New technological innovations and affordability of electronic devices on the market has resulted in the wide availability of mobile devices for people across the globe.
Since the outbreak of the Covid-19 pandemic, many people have had spare time from studying and working, admittingly spending their time watching TV and using electronic devices such as smartphones, computers, or tablets.
Looking at screens for a long period of time and receiving app notifications, the brain will release a hormone called dopamine, which is a neurotransmitter, stimulating nerves in the brain.The chemical is a contributing factor to happiness and satisfaction when people use their phone; however, prolonged stimulation can affect the impulse control system.
Long amounts of screen time will also affect the frontal cortex of the brain, a similar effect to caffeine addiction. Once you are able to use electronic devices, you feel relieved and satisfied, but leaves you with the opposite effects without access to the devices.
What is the healthy level of electronic device usage?
In 2019, the World Health Organization (WHO) advised that children aged between two to five years should spend a maximum of one hour per day on screens, while infants under two-years-old should not be given any screen time. Young adults should also limit themselves to 2 hours of screen time per day.
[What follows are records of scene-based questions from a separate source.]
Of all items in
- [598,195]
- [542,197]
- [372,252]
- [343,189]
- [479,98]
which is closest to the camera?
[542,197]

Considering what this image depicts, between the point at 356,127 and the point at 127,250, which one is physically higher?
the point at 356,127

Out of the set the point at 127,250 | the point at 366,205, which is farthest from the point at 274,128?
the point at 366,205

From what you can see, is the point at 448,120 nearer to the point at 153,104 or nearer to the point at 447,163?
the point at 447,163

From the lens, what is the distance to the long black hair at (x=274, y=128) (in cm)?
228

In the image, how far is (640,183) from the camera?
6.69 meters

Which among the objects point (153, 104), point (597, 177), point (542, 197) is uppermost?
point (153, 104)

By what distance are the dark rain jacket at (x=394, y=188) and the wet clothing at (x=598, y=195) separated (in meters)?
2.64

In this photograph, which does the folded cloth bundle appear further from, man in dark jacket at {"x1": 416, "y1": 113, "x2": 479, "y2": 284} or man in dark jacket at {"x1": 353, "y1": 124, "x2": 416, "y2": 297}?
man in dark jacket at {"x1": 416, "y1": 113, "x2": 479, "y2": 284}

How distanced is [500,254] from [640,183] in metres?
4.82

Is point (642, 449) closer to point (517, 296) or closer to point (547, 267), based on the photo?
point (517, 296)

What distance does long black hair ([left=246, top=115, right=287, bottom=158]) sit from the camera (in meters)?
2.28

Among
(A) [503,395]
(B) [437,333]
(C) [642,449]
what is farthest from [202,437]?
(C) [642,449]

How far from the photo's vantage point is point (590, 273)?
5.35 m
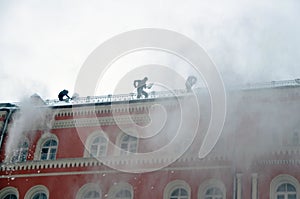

What are the negative impacts of over screen time?
A study from the Child Mind Institute, an independent nonprofit dedicated to children and family healthcare, indicated negative effects of screen time on children and teenages to include:
- Eye problems
- Poor mental health including anxiety and depression
- Poor cognitive skills
- Insomnia and sleeping disorders
- Negative behaviour
- Physical health problems like back pain, should pain, spinal pain
- Poor communication skills
Why should you minimize screen time to a healthy standard?
According to Mayo Clinic, an American nonprofit academic medical centre, health benefits associated with reducing screen time include:
- Improved physical health
- Lower risk of obesity
- Opportunity to discover new activities and hobbies
- Improved feelings
- Better communication skills
How to avoid screen time addiction during the pandemic?
Cutting down screen time to zero can be difficult for day-to-day life, as all types of information are available online. Some strategies to reduce screen time, especially during the Covid-19 crisis, include:
- Screen-time routine change: you can gradually reduce or halve your daily screen time, which is more effective than an instant reduction to zero
- Outdoor activities: even if it is a short distance, taking a walk outdoors (without a phone) can increase endorphin levels, helping with mood lightening and brain enhancement
- Phone-free time: you should create a routine to put your phone down when you spend time with your family and friends to not only build stronger relationships, but to set an example for others
- Co-use devices: sharing electronic devices can lower individual screen time as well as allow you to check your children’s internet search history
- Turn notifications off: receiving constant messages due to notification settings can distract you from work, decreasing concentration and work efficiency.